A research team that included a UChicago graduate student has discovered a planet that is estimated to be twice the size of earth. The planet located 226 light-years away from Earth within a star’s habitable zone.
Moreover, the planet known as K2-288Bb could either be rocky or a gas-rich planet similar to Neptune in our own solar system. Within the system, there are two stars; K2-288Bb orbits the smaller star.
Adina Feinstein, lead author of a paper describing the new planet said, “It’s a very exciting discovery due to how it was found; its equilibrium temperature, which likely is similar to Earth’s; and because planets of this size seem to be relatively uncommon.
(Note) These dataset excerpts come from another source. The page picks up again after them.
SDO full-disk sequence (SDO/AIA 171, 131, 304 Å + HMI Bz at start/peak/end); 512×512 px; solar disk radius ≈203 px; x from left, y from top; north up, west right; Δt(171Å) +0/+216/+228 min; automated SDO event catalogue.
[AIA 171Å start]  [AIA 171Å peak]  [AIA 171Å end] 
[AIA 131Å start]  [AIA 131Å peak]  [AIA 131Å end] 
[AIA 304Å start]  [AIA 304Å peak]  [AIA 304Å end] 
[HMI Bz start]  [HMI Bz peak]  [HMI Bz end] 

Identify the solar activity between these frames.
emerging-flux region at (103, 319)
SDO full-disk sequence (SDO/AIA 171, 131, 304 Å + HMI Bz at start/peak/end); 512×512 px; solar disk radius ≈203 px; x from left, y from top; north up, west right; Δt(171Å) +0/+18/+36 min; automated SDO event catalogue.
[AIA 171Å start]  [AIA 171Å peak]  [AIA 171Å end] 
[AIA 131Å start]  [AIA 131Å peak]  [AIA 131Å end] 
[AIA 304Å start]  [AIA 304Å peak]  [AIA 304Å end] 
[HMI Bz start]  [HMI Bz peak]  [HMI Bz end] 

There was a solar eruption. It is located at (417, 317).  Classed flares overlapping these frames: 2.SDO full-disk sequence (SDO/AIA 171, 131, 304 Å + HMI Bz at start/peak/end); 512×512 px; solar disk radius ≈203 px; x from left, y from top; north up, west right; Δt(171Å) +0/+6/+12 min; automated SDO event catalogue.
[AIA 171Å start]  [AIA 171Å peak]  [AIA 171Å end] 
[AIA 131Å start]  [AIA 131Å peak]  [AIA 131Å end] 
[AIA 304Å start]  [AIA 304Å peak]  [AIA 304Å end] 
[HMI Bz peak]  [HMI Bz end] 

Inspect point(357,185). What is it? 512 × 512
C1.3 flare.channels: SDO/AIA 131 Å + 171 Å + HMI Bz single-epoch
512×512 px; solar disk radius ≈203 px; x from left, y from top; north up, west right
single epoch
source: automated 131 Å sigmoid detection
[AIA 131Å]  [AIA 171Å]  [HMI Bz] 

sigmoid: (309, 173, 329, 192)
We probably only know about a handful of planets this size.”
Estimated at about 1.9 times Earth’s size, K2-288Bb is half the size of Neptune. This places it within a recently recognized category called the radius gap. Among planets that orbit close to their stars, there’s a curious dearth of worlds between about 1.5 and two times Earth’s size.
Scientists think this is due to intense starlight eroding away the atmospheres of some planets over time. Since K2-288Bb’s radius places it in this gap, it may provide a case study for how planets evolve within this size range.
The planet has been placed within the ‘Fulton Gap’ category because scientists believe a gap is created due to intense starlight breaking up atmospheric molecules. This phenomenon also erodes the atmosphere of planets.
The study is published in the Astronomical Journal.